2D histograms are useful when you need to analyse the relationship between 2 numerical variables that have a huge number of values. It is useful for avoiding the over-plotted scatterplots. The following example illustrates the importance of the bins argument. You can explicitly tell how many bins you want for the X and the Y axis. The parameters of hist2d()
function used in the example are:
x, y
: input valuesbins
: the number of bins in each dimensioncmap
: colormap
# libraries
import matplotlib.pyplot as plt
import numpy as np
# create data
x = np.random.normal(size=50000)
y = x * 3 + np.random.normal(size=50000)
# Big bins
plt.hist2d(x, y, bins=(50, 50), cmap=plt.cm.jet)
plt.show()
# Small bins
plt.hist2d(x, y, bins=(300, 300), cmap=plt.cm.jet)
plt.show()
# If you do not set the same values for X and Y, the bins won't be a square!
plt.hist2d(x, y, bins=(300, 30), cmap=plt.cm.jet)
plt.show()
Once you decide the bin size, it is possible to change the colour palette.
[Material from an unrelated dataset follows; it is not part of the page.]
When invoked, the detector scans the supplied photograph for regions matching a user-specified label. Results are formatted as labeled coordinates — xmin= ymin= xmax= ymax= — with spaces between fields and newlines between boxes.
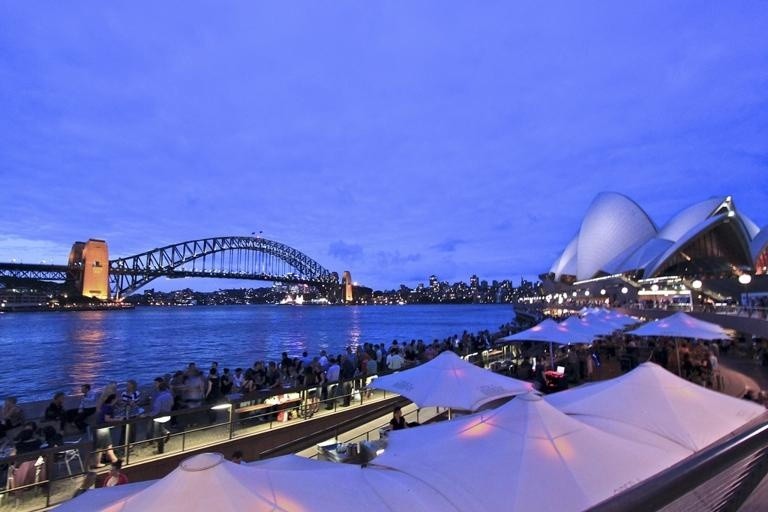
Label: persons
xmin=493 ymin=318 xmax=766 ymax=406
xmin=563 ymin=297 xmax=766 ymax=317
xmin=0 ymin=329 xmax=493 ymax=487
Please visit the matplotlib reference page to see the available palette.
# Reds
plt.hist2d(x, y, bins=(50, 50), cmap=plt.cm.Reds)
plt.show()
# BuPu
plt.hist2d(x, y, bins=(50, 50), cmap=plt.cm.BuPu)
plt.show()
Finally, it might be useful to add a color bar on the side as a legend. You can add a color bar using colorbar()
function.
plt.hist2d(x, y, bins=(50, 50), cmap=plt.cm.Greys)
plt.colorbar()
plt.show()